The Alpha Beta Bar – named for the Alphabeta Building it is housed in ‒ is set to open on 16 January, and will offer a cocktail and drinks menu inspired by Hansen’s global and bold flavours.
Designed to pair with a small plates bar menu, the drinks will also focus on lesser-known spirits and in-house-made spirits.
There will be an 18-seater U-shaped bar at the front of the restaurant, designed to allow views into what the bar calls the “theatre of cocktail making”.
Cocktails will include the Firecracker Fizz with whisky, lemon, apricot and chilli sherbet “fluffed with soda”; the Sgroppino G&T with distilled cream gin, strawberry and cardamom Sorbet “blitzed” with grapefruit and tonic; and the Dominican daquiri, with rum, raspberry pastis, Pineau de Charentes and yuzu.

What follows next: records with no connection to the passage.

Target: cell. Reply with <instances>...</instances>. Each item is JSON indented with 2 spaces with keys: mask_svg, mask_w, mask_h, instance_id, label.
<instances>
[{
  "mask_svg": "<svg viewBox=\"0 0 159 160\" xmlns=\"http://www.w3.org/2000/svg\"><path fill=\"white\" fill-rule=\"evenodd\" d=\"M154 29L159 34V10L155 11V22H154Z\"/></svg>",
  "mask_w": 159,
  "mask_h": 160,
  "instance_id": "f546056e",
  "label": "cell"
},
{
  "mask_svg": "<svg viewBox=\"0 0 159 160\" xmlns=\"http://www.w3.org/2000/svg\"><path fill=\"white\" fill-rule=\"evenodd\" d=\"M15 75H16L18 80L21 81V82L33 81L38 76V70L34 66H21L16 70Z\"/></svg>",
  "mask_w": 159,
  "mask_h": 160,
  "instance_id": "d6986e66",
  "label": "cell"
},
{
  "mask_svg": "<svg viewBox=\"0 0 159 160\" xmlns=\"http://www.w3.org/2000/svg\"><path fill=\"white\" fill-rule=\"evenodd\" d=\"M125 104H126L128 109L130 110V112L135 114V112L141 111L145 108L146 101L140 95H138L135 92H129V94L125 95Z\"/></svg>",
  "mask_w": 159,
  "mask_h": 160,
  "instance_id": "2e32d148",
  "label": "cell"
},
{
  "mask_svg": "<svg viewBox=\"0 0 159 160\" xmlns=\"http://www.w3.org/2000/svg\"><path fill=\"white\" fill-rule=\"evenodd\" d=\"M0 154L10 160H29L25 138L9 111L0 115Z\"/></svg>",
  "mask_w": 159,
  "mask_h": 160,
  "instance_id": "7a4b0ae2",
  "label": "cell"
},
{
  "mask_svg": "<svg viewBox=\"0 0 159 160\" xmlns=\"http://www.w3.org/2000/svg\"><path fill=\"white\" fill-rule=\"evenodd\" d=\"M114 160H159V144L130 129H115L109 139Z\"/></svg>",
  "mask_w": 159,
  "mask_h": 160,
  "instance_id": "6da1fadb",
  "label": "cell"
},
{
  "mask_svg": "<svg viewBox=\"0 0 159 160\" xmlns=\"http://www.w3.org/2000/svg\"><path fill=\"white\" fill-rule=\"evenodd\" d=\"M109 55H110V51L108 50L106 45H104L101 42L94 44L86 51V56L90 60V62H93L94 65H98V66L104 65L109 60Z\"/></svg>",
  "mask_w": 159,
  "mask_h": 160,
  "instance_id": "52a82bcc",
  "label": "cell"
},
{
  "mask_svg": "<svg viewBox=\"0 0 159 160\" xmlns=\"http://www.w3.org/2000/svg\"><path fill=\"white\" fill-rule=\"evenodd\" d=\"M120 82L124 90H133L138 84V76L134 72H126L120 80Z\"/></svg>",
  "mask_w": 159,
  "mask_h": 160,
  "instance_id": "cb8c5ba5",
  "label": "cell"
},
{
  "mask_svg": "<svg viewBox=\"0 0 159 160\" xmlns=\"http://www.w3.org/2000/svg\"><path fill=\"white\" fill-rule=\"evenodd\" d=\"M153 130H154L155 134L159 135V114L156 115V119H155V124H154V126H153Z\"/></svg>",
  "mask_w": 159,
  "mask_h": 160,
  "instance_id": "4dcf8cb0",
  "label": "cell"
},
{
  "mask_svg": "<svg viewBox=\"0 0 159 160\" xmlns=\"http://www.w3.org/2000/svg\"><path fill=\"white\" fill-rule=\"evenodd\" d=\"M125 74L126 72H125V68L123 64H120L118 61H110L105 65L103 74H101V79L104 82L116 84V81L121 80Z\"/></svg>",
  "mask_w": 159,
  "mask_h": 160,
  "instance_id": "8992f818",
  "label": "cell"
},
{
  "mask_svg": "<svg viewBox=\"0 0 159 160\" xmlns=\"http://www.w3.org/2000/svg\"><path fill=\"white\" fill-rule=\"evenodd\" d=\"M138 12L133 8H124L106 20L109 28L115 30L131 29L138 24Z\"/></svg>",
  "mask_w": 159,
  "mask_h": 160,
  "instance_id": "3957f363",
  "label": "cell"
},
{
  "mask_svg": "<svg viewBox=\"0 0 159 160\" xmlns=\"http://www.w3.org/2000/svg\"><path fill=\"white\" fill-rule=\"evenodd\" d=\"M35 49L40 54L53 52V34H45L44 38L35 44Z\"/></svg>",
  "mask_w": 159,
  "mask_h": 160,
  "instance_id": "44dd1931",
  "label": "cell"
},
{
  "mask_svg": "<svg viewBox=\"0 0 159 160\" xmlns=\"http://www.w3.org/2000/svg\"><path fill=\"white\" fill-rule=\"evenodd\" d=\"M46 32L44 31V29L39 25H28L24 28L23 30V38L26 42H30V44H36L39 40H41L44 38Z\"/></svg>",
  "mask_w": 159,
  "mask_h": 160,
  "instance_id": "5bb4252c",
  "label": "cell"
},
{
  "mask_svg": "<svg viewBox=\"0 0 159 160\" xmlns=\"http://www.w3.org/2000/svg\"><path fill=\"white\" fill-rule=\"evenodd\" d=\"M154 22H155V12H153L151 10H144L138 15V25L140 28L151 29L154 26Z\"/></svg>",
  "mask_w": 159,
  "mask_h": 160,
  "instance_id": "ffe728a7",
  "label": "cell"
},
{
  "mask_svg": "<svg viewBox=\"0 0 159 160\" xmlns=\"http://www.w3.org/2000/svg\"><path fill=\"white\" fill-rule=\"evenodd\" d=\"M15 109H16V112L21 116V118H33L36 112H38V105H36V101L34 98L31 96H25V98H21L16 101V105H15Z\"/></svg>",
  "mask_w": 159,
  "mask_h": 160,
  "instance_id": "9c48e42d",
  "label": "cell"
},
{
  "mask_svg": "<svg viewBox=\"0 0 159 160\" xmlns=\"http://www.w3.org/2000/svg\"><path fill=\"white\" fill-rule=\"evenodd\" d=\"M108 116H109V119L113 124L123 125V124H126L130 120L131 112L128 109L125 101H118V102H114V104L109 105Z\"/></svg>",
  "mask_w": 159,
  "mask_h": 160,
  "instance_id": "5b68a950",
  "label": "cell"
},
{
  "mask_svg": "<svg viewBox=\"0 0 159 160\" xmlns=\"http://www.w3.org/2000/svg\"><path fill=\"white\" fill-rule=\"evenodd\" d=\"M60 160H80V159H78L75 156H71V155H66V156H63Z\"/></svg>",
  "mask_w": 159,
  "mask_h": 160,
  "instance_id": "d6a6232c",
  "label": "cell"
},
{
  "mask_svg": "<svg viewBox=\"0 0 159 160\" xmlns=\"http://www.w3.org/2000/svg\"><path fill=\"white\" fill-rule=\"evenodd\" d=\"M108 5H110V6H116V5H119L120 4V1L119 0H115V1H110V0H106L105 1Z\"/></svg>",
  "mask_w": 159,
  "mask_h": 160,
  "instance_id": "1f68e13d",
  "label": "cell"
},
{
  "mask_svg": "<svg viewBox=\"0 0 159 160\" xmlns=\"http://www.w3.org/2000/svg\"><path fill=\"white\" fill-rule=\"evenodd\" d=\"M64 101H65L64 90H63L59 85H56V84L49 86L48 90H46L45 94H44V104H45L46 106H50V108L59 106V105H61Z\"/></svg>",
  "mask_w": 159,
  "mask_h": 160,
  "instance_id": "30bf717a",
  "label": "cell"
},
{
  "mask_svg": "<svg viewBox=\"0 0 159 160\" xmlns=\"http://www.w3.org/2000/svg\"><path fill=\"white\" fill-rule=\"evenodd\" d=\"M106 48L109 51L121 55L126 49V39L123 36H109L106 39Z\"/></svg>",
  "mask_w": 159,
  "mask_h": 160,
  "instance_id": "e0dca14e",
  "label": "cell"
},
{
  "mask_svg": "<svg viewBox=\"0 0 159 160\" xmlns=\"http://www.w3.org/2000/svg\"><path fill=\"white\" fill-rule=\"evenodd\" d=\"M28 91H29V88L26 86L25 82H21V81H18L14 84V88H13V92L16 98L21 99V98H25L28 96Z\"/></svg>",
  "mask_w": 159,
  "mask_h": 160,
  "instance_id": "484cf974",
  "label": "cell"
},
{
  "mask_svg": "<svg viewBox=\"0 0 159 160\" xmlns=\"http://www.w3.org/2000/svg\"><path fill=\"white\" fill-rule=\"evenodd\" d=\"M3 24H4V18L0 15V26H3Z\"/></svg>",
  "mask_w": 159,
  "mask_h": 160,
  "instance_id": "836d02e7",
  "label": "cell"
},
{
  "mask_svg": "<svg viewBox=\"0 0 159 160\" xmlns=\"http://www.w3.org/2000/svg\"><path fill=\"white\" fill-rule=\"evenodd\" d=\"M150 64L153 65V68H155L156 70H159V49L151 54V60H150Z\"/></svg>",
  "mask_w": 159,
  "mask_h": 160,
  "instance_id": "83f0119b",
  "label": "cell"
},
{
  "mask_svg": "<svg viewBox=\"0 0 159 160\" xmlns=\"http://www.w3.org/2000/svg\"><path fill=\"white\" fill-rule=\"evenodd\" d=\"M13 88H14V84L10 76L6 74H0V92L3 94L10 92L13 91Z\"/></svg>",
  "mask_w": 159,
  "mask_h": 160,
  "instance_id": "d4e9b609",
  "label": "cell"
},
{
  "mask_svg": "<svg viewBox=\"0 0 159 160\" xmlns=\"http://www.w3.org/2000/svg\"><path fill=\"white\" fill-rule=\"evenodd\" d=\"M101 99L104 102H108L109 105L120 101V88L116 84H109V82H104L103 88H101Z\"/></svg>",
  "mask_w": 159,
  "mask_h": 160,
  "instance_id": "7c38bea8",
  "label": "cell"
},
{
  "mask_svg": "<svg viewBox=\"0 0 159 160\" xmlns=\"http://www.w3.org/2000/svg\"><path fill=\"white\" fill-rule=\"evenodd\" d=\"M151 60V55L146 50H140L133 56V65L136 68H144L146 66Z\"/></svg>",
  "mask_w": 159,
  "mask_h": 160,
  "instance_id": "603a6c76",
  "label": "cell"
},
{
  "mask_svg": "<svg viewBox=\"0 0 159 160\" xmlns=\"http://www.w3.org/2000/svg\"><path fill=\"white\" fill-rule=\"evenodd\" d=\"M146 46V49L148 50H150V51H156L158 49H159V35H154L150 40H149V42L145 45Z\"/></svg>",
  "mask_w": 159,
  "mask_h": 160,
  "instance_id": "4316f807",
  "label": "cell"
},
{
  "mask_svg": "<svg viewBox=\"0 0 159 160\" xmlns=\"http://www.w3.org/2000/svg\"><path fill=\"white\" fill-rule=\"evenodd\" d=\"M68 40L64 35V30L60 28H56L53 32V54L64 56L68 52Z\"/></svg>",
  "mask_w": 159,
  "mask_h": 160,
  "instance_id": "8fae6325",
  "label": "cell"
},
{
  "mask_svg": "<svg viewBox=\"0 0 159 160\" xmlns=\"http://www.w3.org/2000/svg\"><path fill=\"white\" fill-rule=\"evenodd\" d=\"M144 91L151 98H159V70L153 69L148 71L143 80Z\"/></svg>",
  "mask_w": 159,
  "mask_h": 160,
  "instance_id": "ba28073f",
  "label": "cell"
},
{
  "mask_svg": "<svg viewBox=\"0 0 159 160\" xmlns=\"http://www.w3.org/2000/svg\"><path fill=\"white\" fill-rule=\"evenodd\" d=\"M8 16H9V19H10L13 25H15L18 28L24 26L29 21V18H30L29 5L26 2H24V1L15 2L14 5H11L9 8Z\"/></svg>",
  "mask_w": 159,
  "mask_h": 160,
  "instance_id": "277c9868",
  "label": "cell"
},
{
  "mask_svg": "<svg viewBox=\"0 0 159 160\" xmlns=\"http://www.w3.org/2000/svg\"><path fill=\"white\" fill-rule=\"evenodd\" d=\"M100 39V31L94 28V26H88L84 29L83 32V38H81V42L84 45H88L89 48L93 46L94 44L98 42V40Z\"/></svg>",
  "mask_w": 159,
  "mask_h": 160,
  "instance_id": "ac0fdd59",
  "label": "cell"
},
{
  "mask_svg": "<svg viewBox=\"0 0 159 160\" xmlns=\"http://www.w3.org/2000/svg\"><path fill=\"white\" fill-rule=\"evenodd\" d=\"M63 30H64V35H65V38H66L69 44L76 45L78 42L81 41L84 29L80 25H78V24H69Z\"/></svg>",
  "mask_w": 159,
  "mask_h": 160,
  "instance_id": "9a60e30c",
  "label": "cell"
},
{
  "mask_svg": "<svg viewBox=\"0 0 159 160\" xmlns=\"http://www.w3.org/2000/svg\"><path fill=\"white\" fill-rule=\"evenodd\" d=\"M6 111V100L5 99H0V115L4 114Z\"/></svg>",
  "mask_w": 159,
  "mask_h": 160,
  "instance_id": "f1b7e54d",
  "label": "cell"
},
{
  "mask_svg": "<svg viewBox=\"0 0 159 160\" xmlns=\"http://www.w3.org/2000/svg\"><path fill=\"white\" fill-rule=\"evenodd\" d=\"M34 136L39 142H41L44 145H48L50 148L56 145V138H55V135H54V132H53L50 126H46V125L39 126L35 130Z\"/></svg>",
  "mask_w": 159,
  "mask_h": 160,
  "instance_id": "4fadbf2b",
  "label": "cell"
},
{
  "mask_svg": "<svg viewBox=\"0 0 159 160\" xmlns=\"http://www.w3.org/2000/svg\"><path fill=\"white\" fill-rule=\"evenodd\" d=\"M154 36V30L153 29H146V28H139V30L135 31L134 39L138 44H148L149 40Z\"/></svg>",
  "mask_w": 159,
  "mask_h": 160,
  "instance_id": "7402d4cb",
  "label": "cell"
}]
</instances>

Dishes, created by Hansen, include options such as sugar-cured prawn omelette with smoked chilli sambal, Cornish crab rarebit donut with squid ink and Urfa chilli salt, pan-fried manouri with chamomile prune and confit shallot, and grilled octopus, liquorice and macadamia pesto.
Bar snack dishes are priced at between £3-6.50.
Anna Hansen first opened The Modern Pantry in 2008, originally with a single site in Clerkenwell, before opening a second venue, in Finsbury Square in 2015. The Kiwi chef was previously co-founder – with Peter Gordon – of The Providores in Marylebone.
Chetiawardana, aka Mr. Lyan, first opened his White Lyan cocktail bar in 2013, specialising in inventive cocktails using no perishable items such as ice or fruit. He has been named Global Bartender of the Year several times, as well as the Diageo Reserve World Class Bartender of the Year, among other accolades.